Hanya menahan rasa dan memilih diam daripada jadi pengacau kehidupan orang lain yang sedang bahagia. Walaupun sebenarnya ingin kulemparkan apa saja yang ada di depan ku tepat ke hadapan mereka. Ingin ku umpatkan seluruh isi taman untuk kebahagiaan mereka. Tapi aku memilih diam, memilih tenang menyaksikan pertunjukan drama dalam kisah yang sebenarnya tak pernah ingin ku saksikan. Keseriusan, kebahagiaan, saling percaya. Sementara para pemirsa lain menikmati drama itu, mereka bisa menemukan alur yang menyenangkan dari kisah drama itu, mereka kadang tertawa, tersanjung bahkan terpana melihat aksi kedua pemin drama tersebut. Sementara aku hanya terdiam di sisi pojok bioskop dengan mata nanar yang tak mampu melihat lagi sepertinya, berharap harap dan bertanya kapan aku akan jadi aktor pria dalam drama itu? Kapan aku jadi pasangan wanita di film itu? Semua tak pernah terjawab karna aku tak memiliki usaha untuk mendapatkan tempat di sana, aku tak berbakat jadi aktor, ak tak pantas jadi pemeran utama di film itu, dan yang pasti aku lebih tak pantas lagi berada disana, di samping artis wanita itu, aku tak pantas menjadi pasangnnya dalam film itu.
“Aku tak pantas !” ujarku tiba-tiba yang membuat beberapa orang yang berada di sampingku membalikkan perhatiannya kearahku dan  memeperhatikanku dnegna seksama penuh keheranan.
Aku menyadari hal itu, hanya tersenyum palsu daripada mengumbar rasa malu yang sudah terlanjur kuumpatkan lewat mulutku tadi. Lalu seorang wanita lansia didekatku menyapaku dengan teguran nasehat.
“Sudahlah, Nak ! itu hanya film !” Kata wanita tua itu.
Aku sebenarnya sudah tau tanpa harus diajarkan wanita tua tadi. Aku sedikit menahan marah yang sengaja aku kurung agar tak membuat kekacauan lebih di bioskop itu.

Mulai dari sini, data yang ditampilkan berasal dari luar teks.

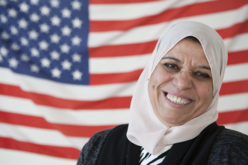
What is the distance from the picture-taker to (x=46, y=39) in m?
2.31

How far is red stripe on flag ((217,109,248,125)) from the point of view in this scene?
213 cm

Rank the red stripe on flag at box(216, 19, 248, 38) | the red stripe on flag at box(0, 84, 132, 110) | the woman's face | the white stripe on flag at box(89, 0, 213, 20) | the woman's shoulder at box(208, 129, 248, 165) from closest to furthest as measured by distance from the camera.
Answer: the woman's shoulder at box(208, 129, 248, 165) < the woman's face < the red stripe on flag at box(216, 19, 248, 38) < the white stripe on flag at box(89, 0, 213, 20) < the red stripe on flag at box(0, 84, 132, 110)

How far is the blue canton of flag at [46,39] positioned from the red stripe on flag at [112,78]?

Aku tau, aku bukan anak kecil. Aku tau itu hanya sebuah film dan buakn film itu yang aku tangisi, bukan alur tentang kepedihan kisah itu, bukan tentang kepiawaian sutradara mengatur semuanya. Tapi karena artis wanita itu, karena senyum bahagia artis wanita itu dan pasangan kekasihnya itu. Aku mencintai wanita dalam film itu, aku mencintai artis wanita dalam film itu. Memang aku tau aku bukan siapa siapa, tapi aku tetap mencintainya.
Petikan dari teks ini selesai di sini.